## [Page extract]
※

Eshom Nelms: [laughter] Yeah, so Ian and I had a dear friend in high school who essentially had that car. One day he took us out for lunch and said, "Hey, we're just going to take a little joy ride down this back road and let you see what my car can do." It left such an astounding impression on us. It was a slingshot that forever burned into our cerebrums. We've been waiting to do a movie with it ever since. We wrote that car into this movie hoping we could build one that was like our friend's car in high school [laughter]. We found that car in Utah, it’s very much like our high school friend's Nova. It’s a '72 with a '70 grill on it. It was built for the strip. When Ian and I found that beast, we just had to have it. We had an allotment of money. We had to beg for more to get it, and then we had to beg the guy down and promise that it would be shown off in the film [laughter], and so he went for it. Ian and I have never gotten more thumbs up driving a car down the street as we took it back to the set.
John Hawkes said, "I want to do a lot of the driving, as much as I can." Obviously, we had the stuntman on set, who was there to do everything and show John how to handle the car properly. And after one particularly impressive gravel spewing, 180, John came back and the stuntman just was utterly astounded at his ability and said, "John, do you do a lot of car driving?" and John said, "Not really, I'm not really a car guy, but something happens to me when I get in this Nova and Mike Kendall takes over [laughter]."
HTF: You assembled a really good cast: Octavia Spencer, Clifton Collins, Jr., Robert Forster, Anthony Anderson, and John of course, among many others. That's a very high caliber cast. How important it is for smaller films to land such recognizable and respected names, and then how it was working with that really wonderful cast.

※

## [Material]
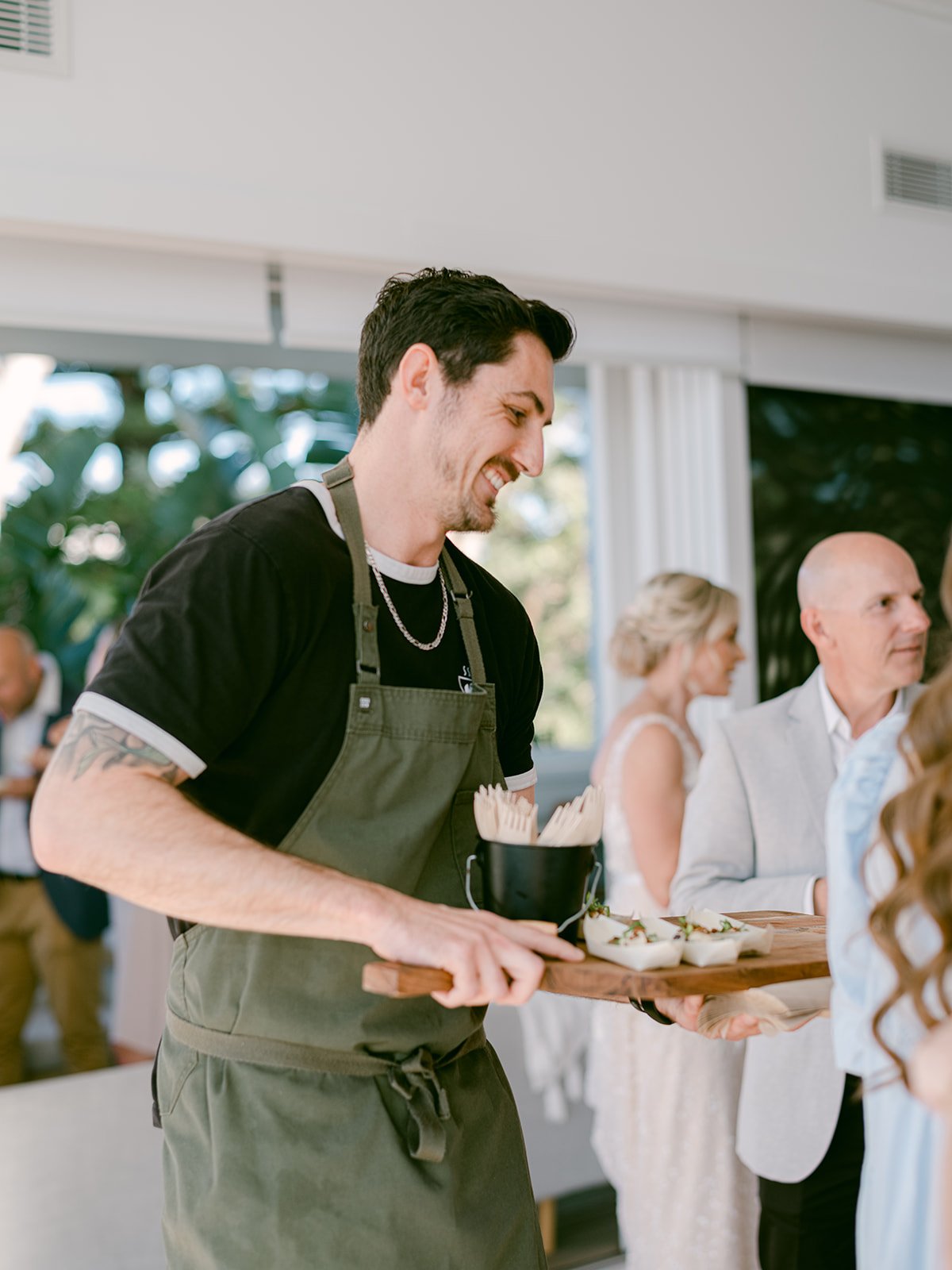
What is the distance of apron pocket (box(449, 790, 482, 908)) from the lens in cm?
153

※

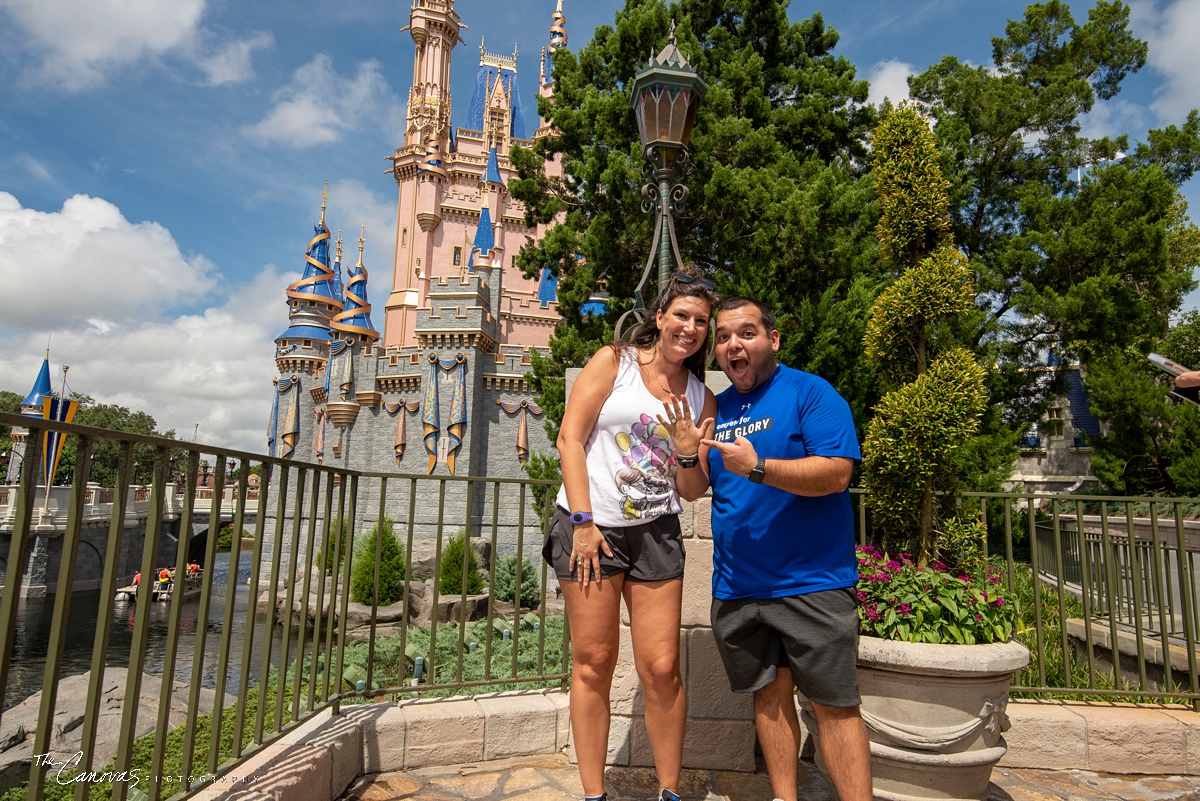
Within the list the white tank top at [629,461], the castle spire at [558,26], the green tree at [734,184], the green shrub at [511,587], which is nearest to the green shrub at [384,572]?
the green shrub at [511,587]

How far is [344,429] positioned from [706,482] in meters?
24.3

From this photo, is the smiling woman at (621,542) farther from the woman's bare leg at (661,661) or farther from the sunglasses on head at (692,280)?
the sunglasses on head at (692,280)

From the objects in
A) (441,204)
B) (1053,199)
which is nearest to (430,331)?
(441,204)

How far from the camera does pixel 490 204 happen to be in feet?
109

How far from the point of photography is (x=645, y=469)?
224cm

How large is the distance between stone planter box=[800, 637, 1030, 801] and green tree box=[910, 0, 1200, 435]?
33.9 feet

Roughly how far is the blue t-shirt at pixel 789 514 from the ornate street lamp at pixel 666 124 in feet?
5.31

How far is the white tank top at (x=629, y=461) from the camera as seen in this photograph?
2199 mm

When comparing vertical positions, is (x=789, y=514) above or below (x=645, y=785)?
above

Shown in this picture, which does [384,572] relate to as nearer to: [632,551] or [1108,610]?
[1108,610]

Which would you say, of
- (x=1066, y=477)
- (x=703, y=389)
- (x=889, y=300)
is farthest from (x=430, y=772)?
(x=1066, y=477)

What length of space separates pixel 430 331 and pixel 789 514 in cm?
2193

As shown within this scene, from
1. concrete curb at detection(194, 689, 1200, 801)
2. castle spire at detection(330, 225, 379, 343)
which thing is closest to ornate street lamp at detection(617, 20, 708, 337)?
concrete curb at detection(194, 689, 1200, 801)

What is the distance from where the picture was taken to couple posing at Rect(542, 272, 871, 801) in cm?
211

※

## [Written request]
From the interview excerpt, output word for word the passage that begins with the words containing "HTF: You assembled" and ends with "really wonderful cast.". The data were taken from a separate source.

## [Response to this exercise]
HTF: You assembled a really good cast: Octavia Spencer, Clifton Collins, Jr., Robert Forster, Anthony Anderson, and John of course, among many others. That's a very high caliber cast. How important it is for smaller films to land such recognizable and respected names, and then how it was working with that really wonderful cast.